Антуанетте пришлось преодолеть свою застенчивость, а раза два-три она даже
была у них на званых вечерах. Альфред Натан был очень известный в Париже
профессор, крупный ученый и в то же время светский человек, - это
причудливое сочетание учености и суетности часто наблюдается среди евреев.
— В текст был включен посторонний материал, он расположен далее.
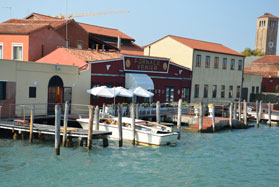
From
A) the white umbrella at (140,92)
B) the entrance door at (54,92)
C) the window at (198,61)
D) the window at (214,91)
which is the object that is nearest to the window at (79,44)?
the white umbrella at (140,92)

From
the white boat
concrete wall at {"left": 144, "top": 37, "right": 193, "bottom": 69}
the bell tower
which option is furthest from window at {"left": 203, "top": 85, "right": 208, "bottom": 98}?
the bell tower

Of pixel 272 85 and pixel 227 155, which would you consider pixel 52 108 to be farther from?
pixel 272 85

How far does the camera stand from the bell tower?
126 metres

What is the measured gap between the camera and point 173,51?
4094cm

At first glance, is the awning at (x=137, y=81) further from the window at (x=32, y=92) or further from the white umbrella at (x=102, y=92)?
the window at (x=32, y=92)

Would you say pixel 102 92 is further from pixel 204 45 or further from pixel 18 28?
pixel 204 45

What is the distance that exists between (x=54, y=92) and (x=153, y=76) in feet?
35.6

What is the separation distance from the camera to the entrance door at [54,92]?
26.3 metres

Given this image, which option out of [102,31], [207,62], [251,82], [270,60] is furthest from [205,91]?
[270,60]

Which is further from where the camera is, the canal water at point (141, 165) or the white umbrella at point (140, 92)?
the white umbrella at point (140, 92)

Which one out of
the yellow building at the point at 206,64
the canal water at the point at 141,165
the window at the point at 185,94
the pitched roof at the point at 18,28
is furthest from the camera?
the yellow building at the point at 206,64

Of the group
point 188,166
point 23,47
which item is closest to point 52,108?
point 23,47

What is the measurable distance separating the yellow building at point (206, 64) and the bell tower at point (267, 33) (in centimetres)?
8854

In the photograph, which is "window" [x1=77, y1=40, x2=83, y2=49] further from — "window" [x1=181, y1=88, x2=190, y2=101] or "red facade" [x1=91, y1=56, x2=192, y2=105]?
"window" [x1=181, y1=88, x2=190, y2=101]
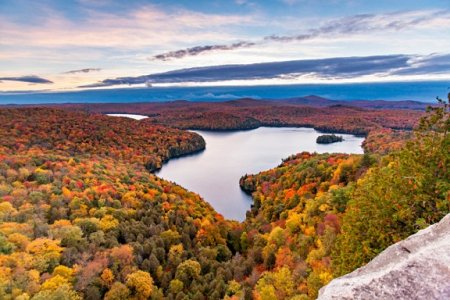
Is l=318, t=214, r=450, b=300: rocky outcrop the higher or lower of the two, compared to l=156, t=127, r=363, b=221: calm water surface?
higher

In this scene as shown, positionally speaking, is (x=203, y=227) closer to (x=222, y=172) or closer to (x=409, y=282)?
(x=222, y=172)

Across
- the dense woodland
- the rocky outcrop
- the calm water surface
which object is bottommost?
the calm water surface

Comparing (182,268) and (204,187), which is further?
(204,187)

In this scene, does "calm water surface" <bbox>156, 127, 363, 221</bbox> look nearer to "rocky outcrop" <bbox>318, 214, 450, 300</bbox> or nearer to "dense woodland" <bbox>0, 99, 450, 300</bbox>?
"dense woodland" <bbox>0, 99, 450, 300</bbox>

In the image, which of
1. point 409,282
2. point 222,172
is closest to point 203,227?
point 222,172

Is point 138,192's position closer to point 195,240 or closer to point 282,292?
point 195,240

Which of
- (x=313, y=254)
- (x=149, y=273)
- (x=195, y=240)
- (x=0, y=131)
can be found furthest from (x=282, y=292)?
(x=0, y=131)

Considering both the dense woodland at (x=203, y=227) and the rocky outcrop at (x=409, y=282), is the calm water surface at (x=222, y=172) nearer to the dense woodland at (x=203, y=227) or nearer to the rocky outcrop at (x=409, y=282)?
the dense woodland at (x=203, y=227)

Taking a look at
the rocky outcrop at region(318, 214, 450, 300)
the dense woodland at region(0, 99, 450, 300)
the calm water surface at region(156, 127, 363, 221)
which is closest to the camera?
the rocky outcrop at region(318, 214, 450, 300)

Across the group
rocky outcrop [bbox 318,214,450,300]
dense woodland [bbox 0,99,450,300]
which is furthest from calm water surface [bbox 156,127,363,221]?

Так и у г-жи Натан подлинная доброта сочеталась с необыкновенной
светскостью! Супруги щедро и шумно выражали Антуанетте свою искреннюю
симпатию. Вообще Антуанетта встретила больше сочувствия среди евреев, чем
среди своих единоверцев. У евреев много недостатков, но у них есть одно
достоинство, - может быть, самое главное: они живые люди, они человечны;
ничто человеческое им не чуждо, они внимательны ко всему живому. Даже
когда у них нет настоящего горячего чувства, они неизменно полны
любопытства, побуждающего их интересоваться всеми более или менее
значительными людьми и идеями, хотя бы совершенно чуждыми им. Нельзя
сказать, чтобы они всегда оказывали при этом действенную помощь, - слишком
многое занимает их одновременно, они, более чем кто-либо, находятся во
власти светского тщеславия, хотя и отрицают это. Но они по крайней мере
что-то делают, а это уже много при равнодушии, царящем в современном
обществе. Они служат в нем ферментом жизни, бродилом действия. У католиков
Антуанетта натолкнулась на стену ледяного безразличия и тем сильнее ценила
внимание, хотя бы и поверхностное, которое проявляли к ней Натаны. Г-жа
Натан угадала, какую подвижническую жизнь ведет Антуанетта, вдобавок
пленилась ее внешним и внутренним обликом и задумала взять девушку под
свое покровительство. У нее самой детей не было, но она любила и часто
собирала у себя молодежь; она настояла на том, чтобы Антуанетта тоже
приходила, чтобы она нарушила свое затворничество и немножко развлеклась.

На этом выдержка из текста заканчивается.